К середине 1930-х слово в этом значении исчезает из употребления – возможно, как обозначающее слишком мягкую репрессию, уже сменившуюся в массовом порядке иными – теми, что следовали после разоблачения.
В томе Словаря Ушакова, вышедшем в 1939 году (сдан в производство 16 августа 1938 года), это значение дано как переносное и смягчено: «кого-что. Разоблачить чьи-то мнимые достоинства, чей-н. ложный авторитет». Оно снабжено стилистической пометой – разговорное, ироническое, устаревшее.
Согласовать
Воланд «рассказал все по порядку.
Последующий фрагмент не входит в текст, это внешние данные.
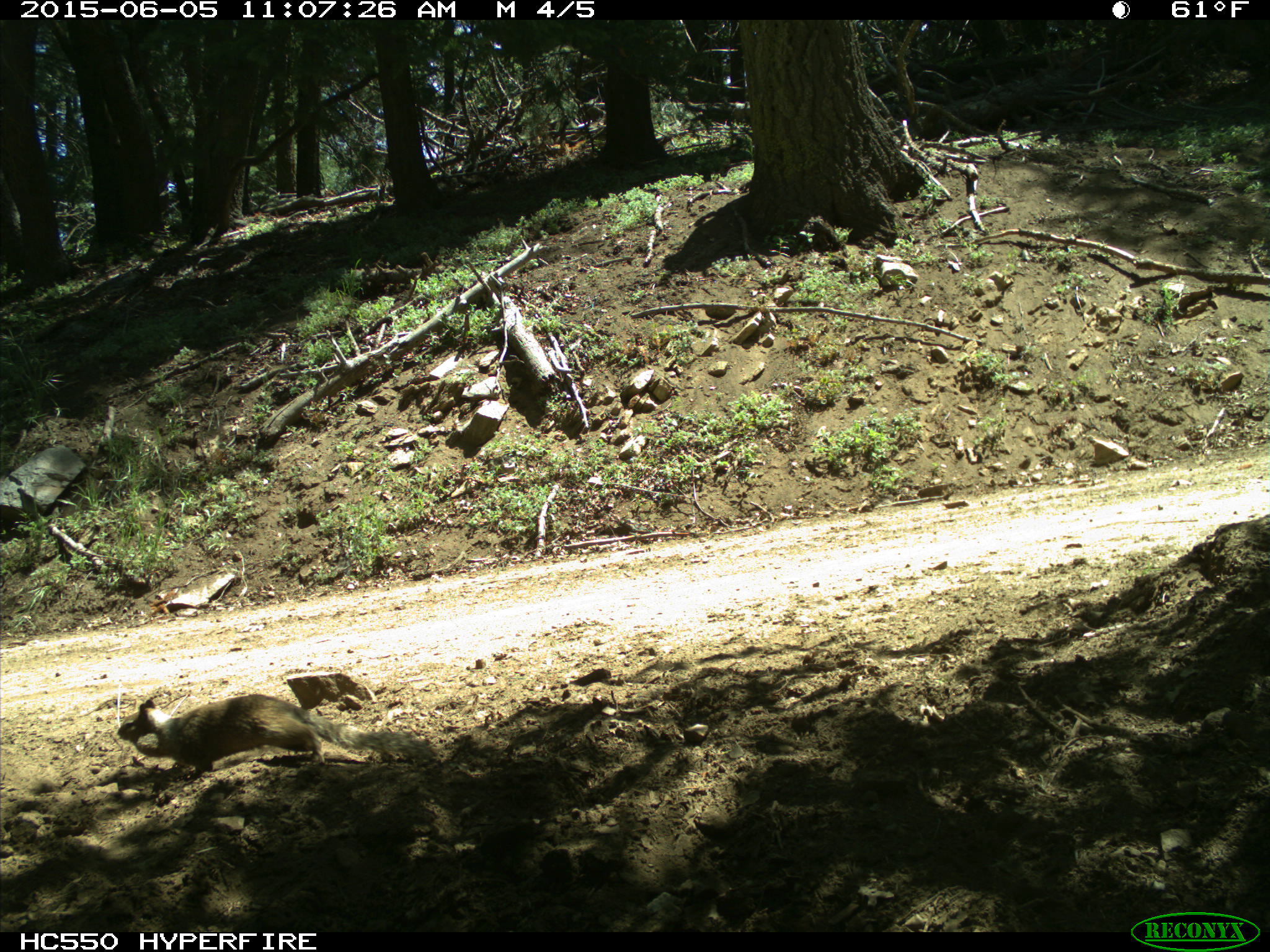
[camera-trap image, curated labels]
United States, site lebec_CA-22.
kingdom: Animalia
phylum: Chordata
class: Mammalia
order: Rodentia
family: Sciuridae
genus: Otospermophilus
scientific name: Otospermophilus beecheyi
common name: california ground squirrel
Вчера <…> Степа позвонил в Московскую областную зрелищную комиссию и вопрос этот согласовал (при этих словах Степа побледнел), подписал с профессором Воландом контракт…» (с. 79).
Один из ключевых терминов управления и взаимоотношений между управляющими инстанциями.
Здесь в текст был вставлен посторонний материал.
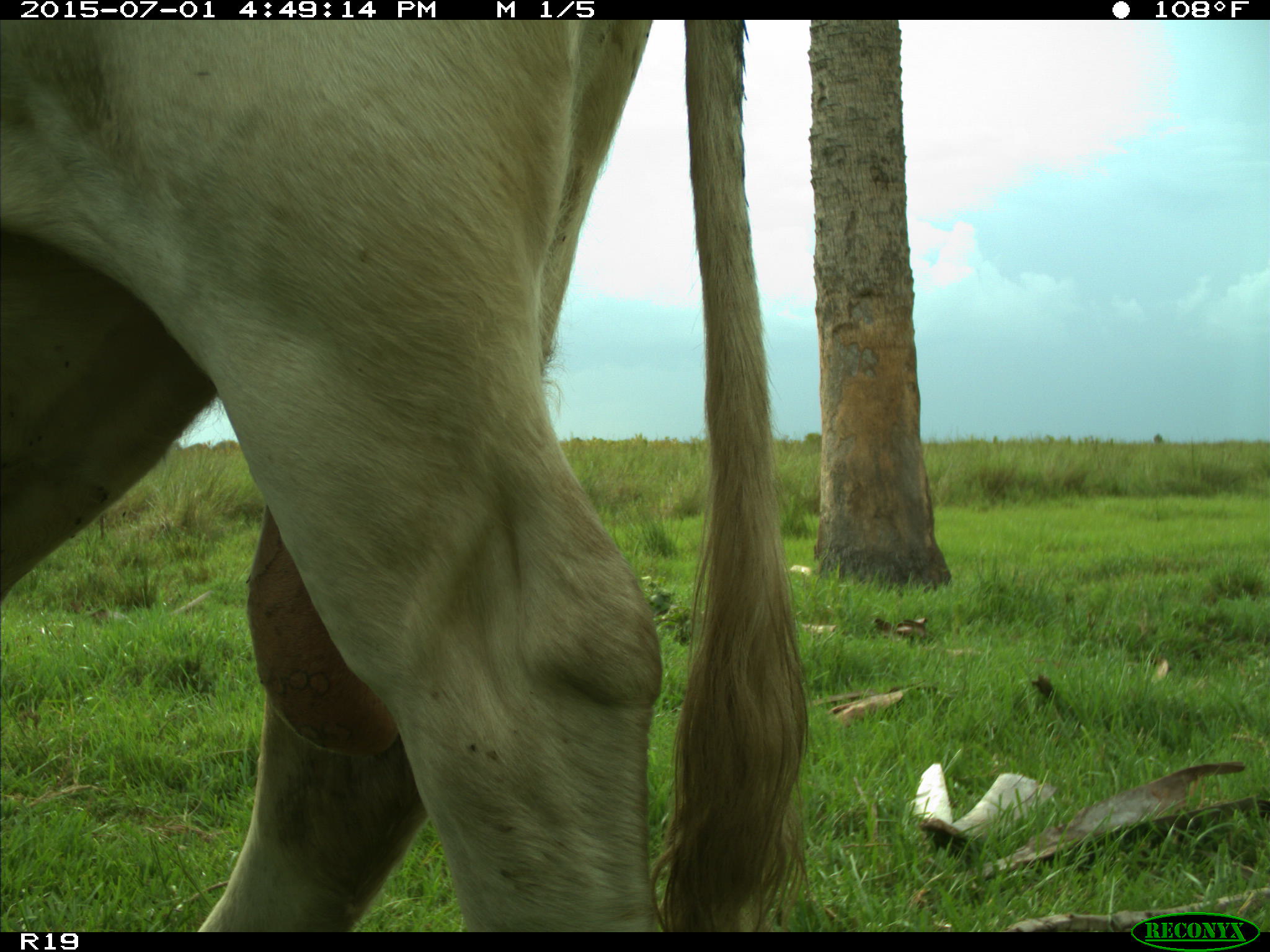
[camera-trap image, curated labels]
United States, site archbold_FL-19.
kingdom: Animalia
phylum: Chordata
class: Mammalia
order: Artiodactyla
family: Bovidae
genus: Bos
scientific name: Bos taurus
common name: domestic cow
Ср. у Маяковского в «Бане» в сцене иронического апофеоза бюрократии:
«… Вам чего, гражданочка? Просительница. Согласовать, батюшка, согласовать. Оптимистенко. Это можно – и согласовать можно, и увязать. Каждый вопрос можно и увязать и согласовать. <…> Просительница. Меня с мужем-то и надо, батюшка, согласовать, несогласно мы живем, нет, пьет он очень вдумчиво. А тронуть его боимся, как он партейный»[635].
Сомнительный (разговор)
«… Прилетело воспоминание о каком-то сомнительном [Степа мыслит в рамках того языка, каким будут изъясняться с ним в случае неприятностей] разговоре, происходившем, как помнится, двадцать четвертого апреля вечером тут же, в столовой, когда Степа ужинал с Михаилом Александровичем. То есть, конечно, в полном смысле слова разговор этот сомнительным назвать нельзя (не пошел бы Степа на такой разговор) [герой уже защищается от примененного к нему ярлыка], но это был разговор на какую-то ненужную тему» (с. 81).
«… Первый путь показался ему сомнительным: чего доброго, они укоренятся в мысли, что он буйный сумасшедший» (с. 86) –
здесь слово употреблено в обычном значении.
Все, что официоз хотел опровергнуть (а вернее, объявить неупоминаемым, сняв заранее вопрос о справедливости или несправедливости, правдивости или ложности), объявлялось сомнительным.
«… Политически сомнительные формулировки» – в них упрекали редакцию журнала «Вопросы истории» в апреле 1955 года авторы адресованной в ЦК КПСС «Записки», пытавшиеся закрыть журнал, где после смерти Сталина советская историческая наука делала робкие попытки стать наконец похожей на науку[636].
А вот и 14 лет спустя коллектив авторов статьи точно такой же направленности, что и упомянутая «Записка», выступает против
«коллекционирования сомнительных фактов об ошибках [отметим вновь значимую стилевую неправильность – «фактов об»!] и издержках, выпячивания и смакования недостатков и просчетов»[637].
Товарищ
Штурман Жорж «сказала, смягчая свое контральто:
– Не надо, товарищи, завидовать. <…> Естественно, что дачи получили наиболее талантливые из нас» (с. 59).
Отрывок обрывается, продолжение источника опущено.